As I've discussed in previous posts, it is important to decouple the views and back-end systems from the business process itself. Why? Reusability.
Remember, reusability in BPM system architecture means that the basic process can be customized for different communities or departments in an organization. Take, for example, an order-entry process that leverages business processes used by Support.
A common business process handles the origination of a work item (like an order or an issue), routing of the work item, the ability to escalate problems, synchronize back-end systems such as Siebel, Remedy or Filenet and exception handling. Take a look at the following diagram, specifically the View Dispatcher and the Service Delegate:

The Service Delegate is a component of POA that allows the process to handle work items differently. Since POA can implement a process that can handle work items for a call center handling new orders and product issues, the business process needs this service delegate to interact with back-end services or systems as required to handle the different types of work items. Let's say the process needs to perform some back-end system hand-off operation or synchronization after the call center is finished with the work item. Regardless of what the work item represents, the common process sends the work item to the service delegate and the service delegate then does the synchronization or hand-off. The service delegate may simply connect to a database or it can involve SOA concepts such as Web Services, Service Bus or JMS, or all of these at once. The service delegate performs the back-end work for the different types of work items. If the new order needs to be handled differently than the support issue, the service delegate makes this distinction. Likewise, if the same function is needed, like simply writing the work item to a database, the service delegate handles this process efficiently.

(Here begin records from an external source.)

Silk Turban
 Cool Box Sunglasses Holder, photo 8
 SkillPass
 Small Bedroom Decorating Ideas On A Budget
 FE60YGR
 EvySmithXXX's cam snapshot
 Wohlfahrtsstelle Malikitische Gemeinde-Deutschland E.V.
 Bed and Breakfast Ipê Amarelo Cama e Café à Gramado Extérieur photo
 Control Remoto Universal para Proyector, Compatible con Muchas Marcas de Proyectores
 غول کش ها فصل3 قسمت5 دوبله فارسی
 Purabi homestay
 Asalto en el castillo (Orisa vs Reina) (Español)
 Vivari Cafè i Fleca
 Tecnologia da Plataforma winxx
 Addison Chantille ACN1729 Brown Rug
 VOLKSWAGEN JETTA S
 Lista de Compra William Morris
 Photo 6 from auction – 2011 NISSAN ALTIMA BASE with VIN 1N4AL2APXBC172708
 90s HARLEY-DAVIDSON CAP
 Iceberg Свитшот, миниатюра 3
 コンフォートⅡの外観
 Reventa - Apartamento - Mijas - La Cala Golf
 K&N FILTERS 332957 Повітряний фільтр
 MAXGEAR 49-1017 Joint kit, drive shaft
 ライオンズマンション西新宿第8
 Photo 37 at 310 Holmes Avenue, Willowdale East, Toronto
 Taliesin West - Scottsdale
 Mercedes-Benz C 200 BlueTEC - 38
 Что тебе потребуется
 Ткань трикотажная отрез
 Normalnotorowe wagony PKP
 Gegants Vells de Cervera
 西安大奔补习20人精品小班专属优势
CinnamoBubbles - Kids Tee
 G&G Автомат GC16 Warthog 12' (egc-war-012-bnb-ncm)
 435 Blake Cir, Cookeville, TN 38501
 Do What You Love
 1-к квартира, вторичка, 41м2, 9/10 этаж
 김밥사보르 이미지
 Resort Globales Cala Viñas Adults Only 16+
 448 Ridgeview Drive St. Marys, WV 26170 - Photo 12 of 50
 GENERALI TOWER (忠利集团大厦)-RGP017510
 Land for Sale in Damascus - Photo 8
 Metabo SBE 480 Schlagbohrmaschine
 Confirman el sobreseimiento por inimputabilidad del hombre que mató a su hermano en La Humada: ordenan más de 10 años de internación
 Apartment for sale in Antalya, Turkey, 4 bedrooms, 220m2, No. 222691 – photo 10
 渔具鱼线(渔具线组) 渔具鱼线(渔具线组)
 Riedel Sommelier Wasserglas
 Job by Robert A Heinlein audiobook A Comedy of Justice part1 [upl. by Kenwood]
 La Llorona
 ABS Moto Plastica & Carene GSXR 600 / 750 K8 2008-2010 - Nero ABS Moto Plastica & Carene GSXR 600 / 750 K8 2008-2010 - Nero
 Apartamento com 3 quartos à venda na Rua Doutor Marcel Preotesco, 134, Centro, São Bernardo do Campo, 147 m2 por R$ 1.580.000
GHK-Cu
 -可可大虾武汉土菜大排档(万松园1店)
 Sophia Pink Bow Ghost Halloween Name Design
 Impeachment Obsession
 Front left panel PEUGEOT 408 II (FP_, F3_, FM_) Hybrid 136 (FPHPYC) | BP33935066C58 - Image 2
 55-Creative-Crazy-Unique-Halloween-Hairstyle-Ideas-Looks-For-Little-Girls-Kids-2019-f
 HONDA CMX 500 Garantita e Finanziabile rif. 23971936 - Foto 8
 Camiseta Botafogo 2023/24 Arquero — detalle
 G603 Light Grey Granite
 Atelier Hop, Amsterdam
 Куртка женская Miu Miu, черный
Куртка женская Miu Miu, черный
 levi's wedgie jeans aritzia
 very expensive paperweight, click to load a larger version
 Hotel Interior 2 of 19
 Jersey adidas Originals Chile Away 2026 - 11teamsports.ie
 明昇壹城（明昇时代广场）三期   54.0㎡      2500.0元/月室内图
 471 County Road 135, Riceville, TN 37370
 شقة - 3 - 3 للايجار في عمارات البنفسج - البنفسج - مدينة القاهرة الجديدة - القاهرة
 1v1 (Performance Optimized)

The View Dispatcher decouples the views from the process. This decoupling allows designers to leverage a common process and to create simple building blocks of views and reuse them in many different ways. For example a simple work item view can be reused from role to role within an organization by way of the common business process. The same view can also be used by different processes for different user-roles. The business process shouldn't care about the views that are rendered for a particular user-role. The business process may care about actions taken by the user or changes to certain Key Performance Indictors (KPIs) or process metrics. Other than that, specific details about the data or how it is modified by the view are not important, so these details are left to the views to resolve.
The views can be web-based or a fat client. Take for example a web-based UI versus something built on Eclipse Rich Client Platform (RCP) that would render a much richer view similar to how MS Outlook improves the look and feel over a web-based email UI. The views can be built in modular chunks using a wide assortment of technologies. With a view dispatcher, we can begin to reuse and extend process-level building blocks that can be customized for different business scenarios. Further, we will begin to develop more specialized views that can also integrate commercially available (out-of-the-box) User Interfaces. These views will also become building blocks for processes within the organization which again means reusability and cost savings.